### Items from a data source
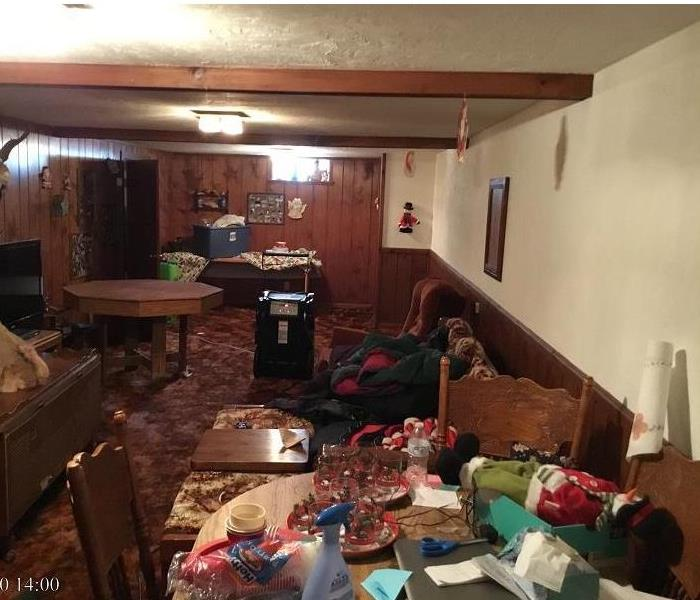 A customers belongings are in a room affected by water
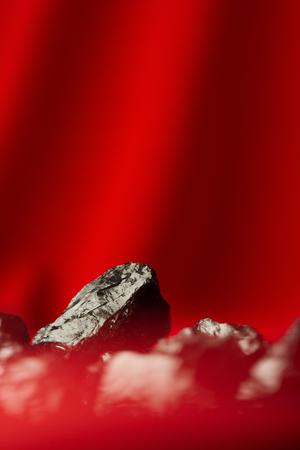 Black raw coal nugget on red soft backgroundsoft Reklamní fotografie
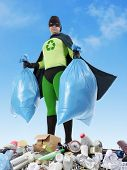 Eco superhero holding two plastic bags full of domestic trash standing on garbage heap - waste segregation concept poster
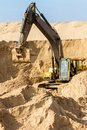 Yellow excavator at construction site working Royalty Free Stock Images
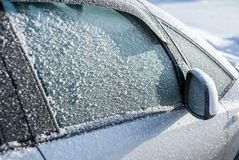 Frozen automotive glass covered with ice stock image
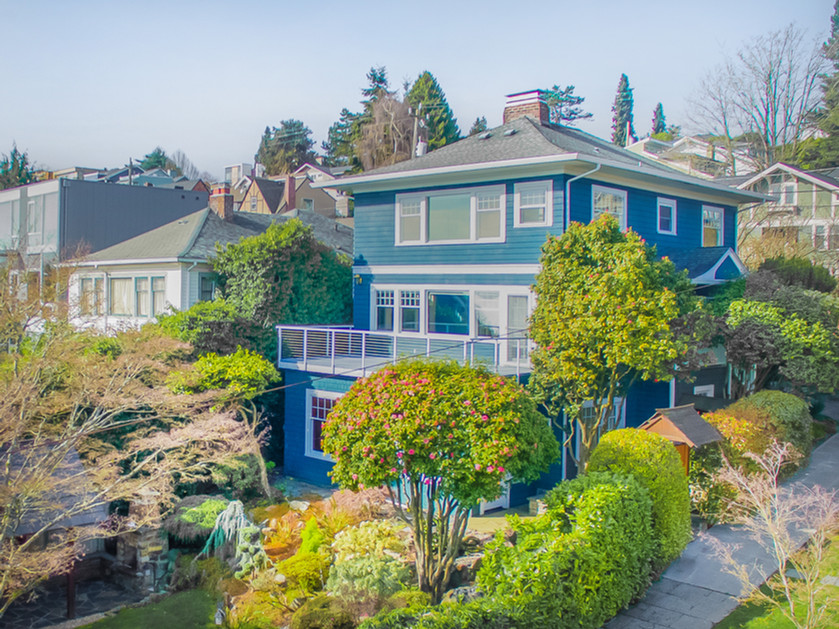 Spring has sprung at this gorgeous house in Leschi and its oasis like yard.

### EXERCISE DIRECTIONS
Leave out the pictures, and retype exactly the lines from the one containing "Frozen automotive glass" through the final line of the data.

### RESPONSE TO THE TASK
 Frozen automotive glass covered with ice stock image
 Spring has sprung at this gorgeous house in Leschi and its oasis like yard.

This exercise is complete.